It must've been eight years ago when the box came. Tall, slender, from Fedco Trees. Inside were two twigs, their bases wrapped in shredded newspaper. Along with them, a piece of paper explaining that these were, in fact, apple trees. Cox's Orange Pippin and Black Oxford. A gift from my brother.
We dutifully chose some spots on the west side of the field, pretending we really believed these little twigs would survive and grow to become anything in either of our lifetimes. They survived the first year. The next year, just as they were sprouting leaves, deer came overnight and stripped the twigs of their tops.
Any ambivalence I'd had about those twigs was gone. I became fiercely protective, setting up little fences of deer mesh around each twig. The years passed, the deer mesh expanded, and these improbable little twigs began leafing out. Ever so slowly they got taller, from two feet to three feet, but never losing their Charlie Brown slouch.
Besides tending to their little fences once or twice a year, I confess I've pretty much forgotten about these guys.
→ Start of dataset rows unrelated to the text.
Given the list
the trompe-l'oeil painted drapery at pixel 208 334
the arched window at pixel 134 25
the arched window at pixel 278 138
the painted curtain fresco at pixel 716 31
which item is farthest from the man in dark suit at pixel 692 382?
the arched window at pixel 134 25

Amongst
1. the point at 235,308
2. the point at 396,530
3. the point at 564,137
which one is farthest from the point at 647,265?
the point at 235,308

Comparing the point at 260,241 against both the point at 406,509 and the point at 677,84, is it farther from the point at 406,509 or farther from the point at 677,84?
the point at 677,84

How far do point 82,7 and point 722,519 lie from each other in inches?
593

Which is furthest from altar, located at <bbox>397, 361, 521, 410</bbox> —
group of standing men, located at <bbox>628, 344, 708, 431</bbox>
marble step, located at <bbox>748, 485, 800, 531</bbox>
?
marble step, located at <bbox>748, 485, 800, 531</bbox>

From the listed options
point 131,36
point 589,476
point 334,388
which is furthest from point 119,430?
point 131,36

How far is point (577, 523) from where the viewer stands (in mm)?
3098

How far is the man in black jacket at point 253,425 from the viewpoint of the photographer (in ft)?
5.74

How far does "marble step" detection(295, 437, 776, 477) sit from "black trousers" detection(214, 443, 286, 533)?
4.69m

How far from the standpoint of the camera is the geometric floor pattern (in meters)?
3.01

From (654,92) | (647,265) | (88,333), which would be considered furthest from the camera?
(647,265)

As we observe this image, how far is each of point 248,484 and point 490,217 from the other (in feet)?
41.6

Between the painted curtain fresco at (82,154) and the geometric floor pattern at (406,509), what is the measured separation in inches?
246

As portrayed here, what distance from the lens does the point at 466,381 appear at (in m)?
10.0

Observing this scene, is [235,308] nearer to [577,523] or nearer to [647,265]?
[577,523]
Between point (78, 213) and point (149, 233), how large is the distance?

But lo, I recently had an urge to wander down past the struggling cherry tree and through the blueberries to check on my little twig prison.
And what did I see?
The Black Oxford twig, the one that had been most damaged by deer so long ago? It was bearing fruit. Like, real, true, three-dimensional apples. Not huge, but who are we kidding? I tugged one off, wiped it on my sleeve, and took a bite, pre-puckering in anticipation of crabapple tang. But no tang came forth, just a symphony of sweetness and flavor. Clouds parted, the angels sang, a worm poked out his angry head and yelled, "Hey, watch it!" (At least it was a whole worm, am I right?)
Fast-forward to this afternoon, one of those perfect Maine fall days where the sun is shining, the birds are chirping, the crickets are cricketing, the leaves are turning colors, and you realize that the house needs to smell like apples and maple and cinnamon and fall. Time to try that recipe I just clipped out of the newspaper.
I'd like to say that today's custard was made with these same Black Oxford apples, but there weren't enough yet. I used Honeycrisps after Googling "best apples for baking" in the produce aisle of my grocery store.
The recipe was in this week's Ellsworth American, credited to Super Chilly Farm, which happens to be one of the folks helping out with the Out on a Limb apple CSA I've talked about here before.
It couldn't be simpler.
Preheat your oven to 375 and grease a nice deep pie plate.
In a bowl, mix together:
3/4 cup maple syrup (the real stuff, please, don't even mention Aunt Jemima)
1 cup yogurt (I used full-fat yogurt because, hell, it's the weekend)
1 tsp vanilla (or if you're me, a generous slosh)
1/2 tsp cinnamon (pausing to sniff the open jar and marvel at how much you love cinnamon)
Peel, core, and slice 2 cups of apples. (Years ago, my sister-in-law got me this contraption which makes tasks such as this a breeze. You'll want to double the recipe just to continue playing with your toy.)
Evenly distribute the apples along the bottom of the pie plate and pour the custard mix over. I chopped about 1/2 cup of pecans and sprinkled them over the top.
Slide it into the oven for about 45 minutes, until it's nice and puffy and the edges barely begin to pull away from the sides of the pan. It'll continue to cook a while longer.
Wait as long as you can before giving up and cutting yourself a slice--which will slither and jiggle and tumble in that custardy way that inspires you to go back and get a little more, then a little more, "just to tidy up that edge," you say.
-- Update! First, I'd probably not use Honeycrisps again. This dish benefits from an apple that's willing to go soggy faster. And second, in comparing this recipe to the golden standard from Moosewood, the Apple Honey Custard Pie, I discovered that this is that recipe, only minus the pie crust and substituting maple for honey. Once again proving that there are no new recipes in this world.